▶ Given instruction 1:
From the records, output as a JSON list of strings the lines from the one containing "boats. Submit updated bounding boxes for every instance." through the one containing "[1,145,211,768]", both included, one string per line and blank lines omitted.

▶ Text block:

## START

Tonight, boarding the F train with my stepdad on our way back from Thanksgiving dinner in Jersey with family, I walked into a wall of stench. Specifically, piss. Like, the kind of stink you carry with you, lingering in your nostrils even while you write about it two hours later.

We'd hopped onto this particular car after seeing a row of open seats, and quickly saw the reason they were open: a homeless man, slumped over his seat with an open container of food someone had given him, probably leftovers from someone's Thanksgiving dinner. It looked like potatoes and cabbage, and he was eating it with his fingers, slurping and smacking his lips, never looking up even as more than one person slipped dollar bills into the hand he wasn't eating with.

I wasn't one of these people. I don't know if I resented the intense smell or just thought my assistance would be overkill, but I just looked at him - ok, I stared at him, and thought about sitting on the F train two days earlier with my five-year-old daughter, when a man with no legs wheeled into our car shaking a soup can. I gave this man my pocket change, and he said, "Thanks man, God bless you an' your girl on these holidays." I said, "Take care, man."

As he was wheeling away, my daughter asked, "What happened to his legs?" I said, "I don't know."

She asked, "Why did you have to give him money?" I said, "I didn't have to."

"Then why did you?" she asked. "I don't know," I replied, "Maybe because he looked like he needed it?"

"How come some people aren't giving him money?" "Everyone can choose."

## END

▶ Supplied data:
## START

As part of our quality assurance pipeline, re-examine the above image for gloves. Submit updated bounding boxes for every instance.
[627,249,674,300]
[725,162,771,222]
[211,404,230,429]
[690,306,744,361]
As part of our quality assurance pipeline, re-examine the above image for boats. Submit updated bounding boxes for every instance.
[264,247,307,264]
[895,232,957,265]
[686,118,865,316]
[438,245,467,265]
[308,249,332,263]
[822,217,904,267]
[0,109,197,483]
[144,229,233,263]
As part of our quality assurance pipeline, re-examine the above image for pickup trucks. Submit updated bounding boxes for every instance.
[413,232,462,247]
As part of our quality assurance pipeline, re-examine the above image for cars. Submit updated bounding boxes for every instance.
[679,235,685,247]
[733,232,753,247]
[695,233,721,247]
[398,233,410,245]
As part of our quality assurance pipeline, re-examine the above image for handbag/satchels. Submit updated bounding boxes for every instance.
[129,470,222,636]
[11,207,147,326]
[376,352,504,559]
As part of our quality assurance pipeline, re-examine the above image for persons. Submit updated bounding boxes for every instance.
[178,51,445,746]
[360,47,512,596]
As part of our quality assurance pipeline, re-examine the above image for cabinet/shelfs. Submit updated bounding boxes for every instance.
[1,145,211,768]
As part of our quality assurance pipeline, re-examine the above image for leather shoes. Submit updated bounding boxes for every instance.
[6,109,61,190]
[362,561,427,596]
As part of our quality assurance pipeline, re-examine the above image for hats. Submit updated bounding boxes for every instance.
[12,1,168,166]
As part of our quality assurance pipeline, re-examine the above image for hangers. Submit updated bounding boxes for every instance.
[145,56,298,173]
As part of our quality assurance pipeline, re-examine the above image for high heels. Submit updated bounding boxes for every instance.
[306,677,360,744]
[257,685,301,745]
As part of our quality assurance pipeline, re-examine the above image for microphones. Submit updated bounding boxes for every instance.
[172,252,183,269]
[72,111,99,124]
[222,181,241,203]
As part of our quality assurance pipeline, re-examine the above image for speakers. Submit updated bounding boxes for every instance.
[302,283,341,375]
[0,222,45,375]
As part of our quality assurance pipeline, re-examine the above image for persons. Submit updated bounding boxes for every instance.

## END

▶ Given instruction 2:
Answer these questions about the F train account:
(a) What did the food in the homeless man's container look like?
(b) How old is the narrator's daughter?
(c) What was the man with no legs shaking as he wheeled into the car?

▶ Worked solution 1:
[
  "As part of our quality assurance pipeline, re-examine the above image for boats. Submit updated bounding boxes for every instance.",
  "[264,247,307,264]",
  "[895,232,957,265]",
  "[686,118,865,316]",
  "[438,245,467,265]",
  "[308,249,332,263]",
  "[822,217,904,267]",
  "[0,109,197,483]",
  "[144,229,233,263]",
  "As part of our quality assurance pipeline, re-examine the above image for pickup trucks. Submit updated bounding boxes for every instance.",
  "[413,232,462,247]",
  "As part of our quality assurance pipeline, re-examine the above image for cars. Submit updated bounding boxes for every instance.",
  "[679,235,685,247]",
  "[733,232,753,247]",
  "[695,233,721,247]",
  "[398,233,410,245]",
  "As part of our quality assurance pipeline, re-examine the above image for handbag/satchels. Submit updated bounding boxes for every instance.",
  "[129,470,222,636]",
  "[11,207,147,326]",
  "[376,352,504,559]",
  "As part of our quality assurance pipeline, re-examine the above image for persons. Submit updated bounding boxes for every instance.",
  "[178,51,445,746]",
  "[360,47,512,596]",
  "As part of our quality assurance pipeline, re-examine the above image for cabinet/shelfs. Submit updated bounding boxes for every instance.",
  "[1,145,211,768]"
]

▶ Worked solution 2:
(a) Potatoes and cabbage
(b) Five years old
(c) A soup can